Hırsızlık hakkında soru ve cevaplar
HIRSIZLIK VE AHLAK SEFERBERLİĞİ
Hırsızlık bir ihtiyaçtan mı kaynaklanır? Bir işsizlik ve açlık sonucu mu işlenir?
Yoksa fakirliğin sürüklediği bir mecburiyet midir?
Bunları haklı görecek olsak, her muhtaç insanın, işsiz kalan, açlık sıkıntısı çeken her yoksulun hırsızlık yapması gerekir?
◇ ◇ ◇ ◇ ◇
## Görevin amacı
Yukarıdaki hırsızlık metninde "Yoksa fakirliğin sürüklediği" sözlerinden başlayıp aşağıda "hırsızlık yapması gerekir?" sözlerine kadar uzanan her şeyi kelimesi kelimesine aktarır mısınız?
◇ ◇ ◇ ◇ ◇
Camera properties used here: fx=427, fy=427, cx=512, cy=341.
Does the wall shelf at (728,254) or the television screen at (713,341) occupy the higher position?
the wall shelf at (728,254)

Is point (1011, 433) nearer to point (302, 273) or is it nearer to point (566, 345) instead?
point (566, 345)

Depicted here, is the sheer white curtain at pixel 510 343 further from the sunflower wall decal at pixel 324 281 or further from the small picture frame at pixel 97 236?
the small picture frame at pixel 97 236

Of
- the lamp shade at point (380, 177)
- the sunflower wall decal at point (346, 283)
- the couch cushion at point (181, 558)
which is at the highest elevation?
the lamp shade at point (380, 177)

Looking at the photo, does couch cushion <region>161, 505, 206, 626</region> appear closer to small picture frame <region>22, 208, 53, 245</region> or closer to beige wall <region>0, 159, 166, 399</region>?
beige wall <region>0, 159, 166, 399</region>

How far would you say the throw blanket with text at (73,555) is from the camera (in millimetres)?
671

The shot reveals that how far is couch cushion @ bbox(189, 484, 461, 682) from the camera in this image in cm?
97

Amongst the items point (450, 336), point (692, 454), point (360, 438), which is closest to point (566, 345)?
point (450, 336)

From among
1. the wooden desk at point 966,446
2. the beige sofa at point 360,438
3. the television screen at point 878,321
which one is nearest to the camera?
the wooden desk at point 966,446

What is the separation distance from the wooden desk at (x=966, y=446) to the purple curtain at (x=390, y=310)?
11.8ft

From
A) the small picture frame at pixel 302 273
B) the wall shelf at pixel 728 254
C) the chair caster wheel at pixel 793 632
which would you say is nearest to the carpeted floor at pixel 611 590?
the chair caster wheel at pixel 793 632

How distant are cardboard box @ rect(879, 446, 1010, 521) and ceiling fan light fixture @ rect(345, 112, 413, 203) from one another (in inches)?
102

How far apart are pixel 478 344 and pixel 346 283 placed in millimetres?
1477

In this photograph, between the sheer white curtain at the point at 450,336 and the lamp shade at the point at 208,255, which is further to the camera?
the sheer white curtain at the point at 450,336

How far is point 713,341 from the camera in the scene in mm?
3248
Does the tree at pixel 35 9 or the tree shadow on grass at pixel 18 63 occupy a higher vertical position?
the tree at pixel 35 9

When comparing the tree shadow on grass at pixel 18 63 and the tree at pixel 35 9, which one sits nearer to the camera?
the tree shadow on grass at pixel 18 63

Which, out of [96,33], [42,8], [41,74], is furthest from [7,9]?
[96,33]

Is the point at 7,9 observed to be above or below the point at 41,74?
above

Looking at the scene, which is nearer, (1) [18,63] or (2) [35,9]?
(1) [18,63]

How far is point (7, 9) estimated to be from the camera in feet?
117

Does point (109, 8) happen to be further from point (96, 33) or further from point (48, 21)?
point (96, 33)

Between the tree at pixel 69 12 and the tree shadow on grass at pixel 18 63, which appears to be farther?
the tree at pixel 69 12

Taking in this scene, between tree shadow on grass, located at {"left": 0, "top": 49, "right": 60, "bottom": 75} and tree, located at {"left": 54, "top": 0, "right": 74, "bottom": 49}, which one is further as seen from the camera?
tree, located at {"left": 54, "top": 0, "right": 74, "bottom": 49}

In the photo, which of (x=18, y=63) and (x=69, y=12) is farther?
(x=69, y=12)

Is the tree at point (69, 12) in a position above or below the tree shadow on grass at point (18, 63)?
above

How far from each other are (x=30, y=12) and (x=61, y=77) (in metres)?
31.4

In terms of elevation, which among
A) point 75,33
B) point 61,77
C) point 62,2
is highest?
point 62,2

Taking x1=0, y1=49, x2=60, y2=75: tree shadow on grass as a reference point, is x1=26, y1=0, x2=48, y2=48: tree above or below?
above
◇ ◇ ◇ ◇ ◇
## Alıştırmanın cevabı
Yoksa fakirliğin sürüklediği bir mecburiyet midir?
Bunları haklı görecek olsak, her muhtaç insanın, işsiz kalan, açlık sıkıntısı çeken her yoksulun hırsızlık yapması gerekir?